Three Mexican Brothers Plead Guilty To Sex Trafficking And Sex Trafficking Conspiracy
Defendants Trafficked Women And A Minor Girl From Mexico And Forced Them To Work In Prostitution
Earlier this week and today, in federal court in Brooklyn, New York, three brothers pled guilty to sex trafficking charges. The defendants, who are Mexican nationals, transported Mexican females from Mexico to the United States illegally, forcing them to work as prostitutes in New York City and elsewhere. At the time of sentencing, defendants Jorge Estrada-Tepal and Ricardo Estrada-Tepal, who pled guilty to sex trafficking conspiracy and sex trafficking involving force, fraud and coercion, face a mandatory term of imprisonment of 15 years, with a maximum possible sentence of up to life in prison. Defendant Victor Leonel Estrada-Tepal, who pled guilty to sex trafficking conspiracy and sex trafficking of a minor, faces a mandatory term of imprisonment of ten years, with a maximum possible sentence of up to life in prison. The defendants were arrested in January 2014. These guilty pleas are the latest in the Office’s comprehensive anti-trafficking program, which has to date indicted over 55 defendants in sex trafficking cases and rescued over 115 victims, including over 25 minors.

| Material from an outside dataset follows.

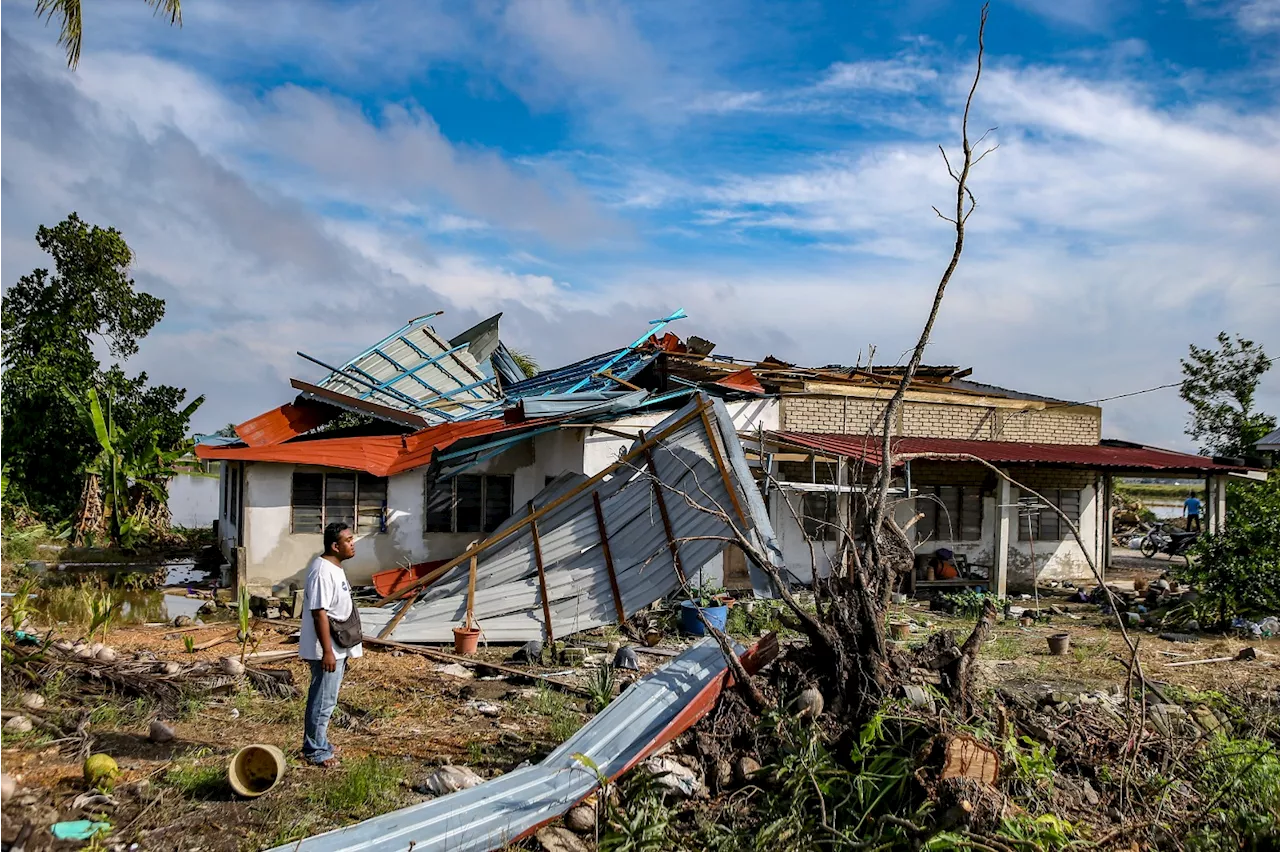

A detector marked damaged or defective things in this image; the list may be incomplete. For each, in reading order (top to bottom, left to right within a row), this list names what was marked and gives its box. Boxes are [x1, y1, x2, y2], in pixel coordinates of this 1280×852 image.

The guilty pleas were announced by Loretta E. Lynch, United States Attorney for the Eastern District of New York, and James T. Hayes, Jr., Special Agent-in-Charge, U.S. Immigration and Customs Enforcement, Homeland Security Investigations (HSI), New York.
“The defendants are classic predators: they targeted women and a young girl in Mexico, and pushed them into a life of sexual slavery in Mexico and the United States. As our trafficking cases have repeatedly shown, we will not relent against those who choose to subject victims to modern-day slavery in an effort to line their own pockets,” stated United States Attorney Lynch. Ms. Lynch thanked the Mexican authorities and other entities that assisted with the investigation and successful prosecution of this case.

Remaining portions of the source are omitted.